Tylko gdzieś w głębi duszy tęskniła do zielonego nieba z granatowymi chmurami i dwoma księżycami. To było niezwykłe, bardzo osobiste uczucie. Nigdy wcześniej tak się nie czuła.
Usiadła na kanapie i otworzyła list ze szkoły. Wspaniale! Od nowego semestru zacznie tam naukę... Formalności między obiema szkołami – w Roswell i w Vermont – zostały pomyślnie zakończone.
Fundusz stypendialny proponował jej 1000$ miesięcznie. Mogło być o wiele lepiej. Razem z rentą po rodzicach ledwie starczało na czesne nowej szkoły. Ale cóż, zostaną jeszcze pieniądze ze sprzedaży Kosmodromu i mieszkania. Miała je przeznaczyć na studia... Ale dusiła się w Roswell. Torturą było patrzeć, jak Tess obnosi się ze swoim szczęściem. A moc nie podpowiadała, by w najbliższym czasie coś miało ulec zmianie...

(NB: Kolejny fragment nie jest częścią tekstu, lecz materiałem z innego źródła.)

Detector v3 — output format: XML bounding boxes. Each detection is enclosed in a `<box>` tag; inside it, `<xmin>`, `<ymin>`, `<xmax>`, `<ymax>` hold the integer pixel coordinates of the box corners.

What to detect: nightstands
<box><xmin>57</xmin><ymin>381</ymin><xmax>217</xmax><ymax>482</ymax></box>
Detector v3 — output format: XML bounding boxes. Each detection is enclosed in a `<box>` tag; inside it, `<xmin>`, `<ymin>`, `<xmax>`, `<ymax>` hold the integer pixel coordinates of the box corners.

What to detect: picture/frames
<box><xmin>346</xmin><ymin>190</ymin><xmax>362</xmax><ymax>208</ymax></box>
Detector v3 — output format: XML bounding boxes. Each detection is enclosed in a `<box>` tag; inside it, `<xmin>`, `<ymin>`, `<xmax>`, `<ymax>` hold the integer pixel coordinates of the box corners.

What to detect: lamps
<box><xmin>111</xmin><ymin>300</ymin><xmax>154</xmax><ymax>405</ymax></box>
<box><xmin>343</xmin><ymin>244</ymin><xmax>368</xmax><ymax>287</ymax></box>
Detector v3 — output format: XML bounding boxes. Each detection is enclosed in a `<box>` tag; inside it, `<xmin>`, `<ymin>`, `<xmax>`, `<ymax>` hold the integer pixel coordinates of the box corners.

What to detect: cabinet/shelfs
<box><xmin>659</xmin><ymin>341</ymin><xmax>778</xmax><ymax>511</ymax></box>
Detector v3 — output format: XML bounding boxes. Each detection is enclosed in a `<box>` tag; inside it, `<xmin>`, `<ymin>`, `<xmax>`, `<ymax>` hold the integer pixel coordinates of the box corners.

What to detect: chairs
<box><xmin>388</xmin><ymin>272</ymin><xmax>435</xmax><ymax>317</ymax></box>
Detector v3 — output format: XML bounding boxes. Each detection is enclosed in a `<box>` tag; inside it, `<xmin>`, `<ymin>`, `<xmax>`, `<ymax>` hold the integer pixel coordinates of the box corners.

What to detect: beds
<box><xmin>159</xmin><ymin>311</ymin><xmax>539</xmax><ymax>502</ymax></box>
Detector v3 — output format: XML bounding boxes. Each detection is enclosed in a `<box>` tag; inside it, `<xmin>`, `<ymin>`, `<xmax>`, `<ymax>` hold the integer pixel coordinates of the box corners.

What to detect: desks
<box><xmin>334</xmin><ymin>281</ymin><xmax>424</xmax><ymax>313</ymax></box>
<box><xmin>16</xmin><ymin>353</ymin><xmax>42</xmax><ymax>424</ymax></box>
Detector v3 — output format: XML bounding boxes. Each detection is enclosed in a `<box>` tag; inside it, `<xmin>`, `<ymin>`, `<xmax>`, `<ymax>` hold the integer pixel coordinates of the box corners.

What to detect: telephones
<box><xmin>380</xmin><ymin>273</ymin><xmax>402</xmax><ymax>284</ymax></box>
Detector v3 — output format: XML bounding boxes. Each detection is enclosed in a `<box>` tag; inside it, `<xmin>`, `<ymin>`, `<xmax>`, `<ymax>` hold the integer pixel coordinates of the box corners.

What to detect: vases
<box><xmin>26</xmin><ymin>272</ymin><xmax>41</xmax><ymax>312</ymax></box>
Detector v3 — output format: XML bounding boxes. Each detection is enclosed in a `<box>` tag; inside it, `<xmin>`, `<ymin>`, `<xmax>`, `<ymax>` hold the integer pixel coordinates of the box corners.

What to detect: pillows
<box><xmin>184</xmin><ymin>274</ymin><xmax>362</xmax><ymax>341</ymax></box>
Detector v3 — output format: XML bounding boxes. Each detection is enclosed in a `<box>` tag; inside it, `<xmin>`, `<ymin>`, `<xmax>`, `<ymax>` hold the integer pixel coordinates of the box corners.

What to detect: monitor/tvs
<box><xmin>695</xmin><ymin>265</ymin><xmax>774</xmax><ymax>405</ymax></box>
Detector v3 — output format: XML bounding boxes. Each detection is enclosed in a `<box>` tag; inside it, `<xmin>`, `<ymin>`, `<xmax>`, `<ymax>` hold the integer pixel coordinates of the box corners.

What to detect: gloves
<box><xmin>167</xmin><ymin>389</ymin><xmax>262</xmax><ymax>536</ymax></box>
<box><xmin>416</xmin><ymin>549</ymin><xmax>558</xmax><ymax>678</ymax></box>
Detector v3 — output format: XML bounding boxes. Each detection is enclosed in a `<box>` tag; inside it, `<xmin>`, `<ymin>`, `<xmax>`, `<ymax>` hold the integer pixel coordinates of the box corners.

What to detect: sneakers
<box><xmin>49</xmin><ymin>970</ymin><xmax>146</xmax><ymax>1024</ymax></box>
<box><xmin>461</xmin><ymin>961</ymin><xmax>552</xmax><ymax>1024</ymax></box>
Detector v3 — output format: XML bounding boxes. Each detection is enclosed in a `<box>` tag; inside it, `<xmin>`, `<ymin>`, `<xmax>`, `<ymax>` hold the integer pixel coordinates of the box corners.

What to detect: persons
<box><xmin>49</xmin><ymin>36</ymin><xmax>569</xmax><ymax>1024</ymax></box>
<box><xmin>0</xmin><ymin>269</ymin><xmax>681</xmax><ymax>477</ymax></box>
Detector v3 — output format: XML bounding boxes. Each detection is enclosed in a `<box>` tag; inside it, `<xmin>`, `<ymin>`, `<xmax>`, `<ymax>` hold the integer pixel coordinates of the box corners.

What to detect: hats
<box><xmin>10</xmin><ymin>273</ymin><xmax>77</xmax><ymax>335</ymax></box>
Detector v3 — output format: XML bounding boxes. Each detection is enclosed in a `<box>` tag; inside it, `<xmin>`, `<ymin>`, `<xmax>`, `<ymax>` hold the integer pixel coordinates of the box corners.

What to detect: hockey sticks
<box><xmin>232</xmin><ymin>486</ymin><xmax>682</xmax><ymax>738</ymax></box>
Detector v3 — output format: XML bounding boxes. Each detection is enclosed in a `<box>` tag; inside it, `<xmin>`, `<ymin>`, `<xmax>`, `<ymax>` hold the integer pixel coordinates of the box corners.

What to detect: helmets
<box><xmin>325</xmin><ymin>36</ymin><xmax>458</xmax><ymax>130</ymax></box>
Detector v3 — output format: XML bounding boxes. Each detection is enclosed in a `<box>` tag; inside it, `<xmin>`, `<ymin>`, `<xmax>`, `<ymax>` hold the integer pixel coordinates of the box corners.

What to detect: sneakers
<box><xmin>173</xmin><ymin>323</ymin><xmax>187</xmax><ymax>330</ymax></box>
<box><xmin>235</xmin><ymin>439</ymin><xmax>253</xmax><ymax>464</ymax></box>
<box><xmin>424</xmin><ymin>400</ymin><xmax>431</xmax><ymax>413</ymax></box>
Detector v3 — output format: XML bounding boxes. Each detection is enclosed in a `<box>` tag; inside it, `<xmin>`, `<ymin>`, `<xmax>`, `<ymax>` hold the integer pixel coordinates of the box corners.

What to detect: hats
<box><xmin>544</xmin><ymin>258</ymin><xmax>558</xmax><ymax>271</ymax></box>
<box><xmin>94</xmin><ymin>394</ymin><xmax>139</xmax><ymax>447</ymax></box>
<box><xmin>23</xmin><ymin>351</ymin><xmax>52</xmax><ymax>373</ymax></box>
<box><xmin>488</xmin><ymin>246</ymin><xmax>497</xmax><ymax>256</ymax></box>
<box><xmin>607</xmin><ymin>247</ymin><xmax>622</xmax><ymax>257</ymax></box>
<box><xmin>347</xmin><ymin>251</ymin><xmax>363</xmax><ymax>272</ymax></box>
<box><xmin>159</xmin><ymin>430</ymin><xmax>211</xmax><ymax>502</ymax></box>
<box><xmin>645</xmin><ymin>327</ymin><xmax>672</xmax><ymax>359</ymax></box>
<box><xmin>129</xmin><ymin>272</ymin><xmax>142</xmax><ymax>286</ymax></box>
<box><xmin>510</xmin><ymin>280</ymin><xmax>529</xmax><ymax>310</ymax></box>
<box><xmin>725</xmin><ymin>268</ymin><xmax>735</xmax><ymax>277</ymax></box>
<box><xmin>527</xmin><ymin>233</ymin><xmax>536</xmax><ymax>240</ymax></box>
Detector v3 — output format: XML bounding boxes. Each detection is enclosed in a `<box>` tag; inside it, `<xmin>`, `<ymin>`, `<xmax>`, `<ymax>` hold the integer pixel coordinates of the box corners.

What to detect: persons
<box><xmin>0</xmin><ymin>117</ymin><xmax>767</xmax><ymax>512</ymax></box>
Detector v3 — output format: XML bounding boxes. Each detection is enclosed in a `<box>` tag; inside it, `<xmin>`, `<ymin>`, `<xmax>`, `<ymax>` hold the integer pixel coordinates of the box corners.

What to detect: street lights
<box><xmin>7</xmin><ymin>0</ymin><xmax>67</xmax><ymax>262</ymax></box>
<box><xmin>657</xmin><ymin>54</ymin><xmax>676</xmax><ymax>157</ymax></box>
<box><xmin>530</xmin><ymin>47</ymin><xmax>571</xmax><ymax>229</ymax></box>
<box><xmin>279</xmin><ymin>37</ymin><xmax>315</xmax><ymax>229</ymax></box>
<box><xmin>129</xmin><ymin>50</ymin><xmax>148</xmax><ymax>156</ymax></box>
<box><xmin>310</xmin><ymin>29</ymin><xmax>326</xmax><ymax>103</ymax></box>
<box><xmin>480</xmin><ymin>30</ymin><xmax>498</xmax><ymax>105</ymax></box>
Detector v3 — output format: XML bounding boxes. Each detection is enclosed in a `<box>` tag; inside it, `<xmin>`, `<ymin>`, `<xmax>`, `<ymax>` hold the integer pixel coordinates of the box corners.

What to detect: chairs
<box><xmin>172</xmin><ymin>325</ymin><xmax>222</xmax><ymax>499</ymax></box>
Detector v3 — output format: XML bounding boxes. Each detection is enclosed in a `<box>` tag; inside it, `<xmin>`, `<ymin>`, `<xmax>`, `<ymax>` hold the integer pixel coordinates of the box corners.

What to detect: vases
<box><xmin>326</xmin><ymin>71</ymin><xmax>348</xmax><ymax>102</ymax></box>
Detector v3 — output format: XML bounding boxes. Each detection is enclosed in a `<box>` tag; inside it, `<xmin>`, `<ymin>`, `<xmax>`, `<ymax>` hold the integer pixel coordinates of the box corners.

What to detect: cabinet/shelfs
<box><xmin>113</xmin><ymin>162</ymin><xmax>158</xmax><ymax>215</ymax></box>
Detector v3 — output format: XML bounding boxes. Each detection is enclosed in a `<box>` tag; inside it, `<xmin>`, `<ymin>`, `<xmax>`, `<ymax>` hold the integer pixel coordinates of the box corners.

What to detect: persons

Tymczasem kolejna osoba w paczce miała osobiste kłopoty. Isabel w tajemnicy przed wszystkimi przyjęła oświadczyny Jessiego Ramireza!
Max był bardzo zły na siostrę, że wciąga w ich sprawy kolejnego człowieka. Wiedział, że ostatnio były sobie bardzo bliskie... więc przyszedł do niej, do Liz.
Akurat pakowała wyposażenie sypialni rodziców. Wszystkie rzeczy dopóki nie znajdzie mieszkania w Vermont, musiały przechować się w magazynie.
Szybko stwierdziła, że zdecydowanie nie podobał mu się pomysł siostry.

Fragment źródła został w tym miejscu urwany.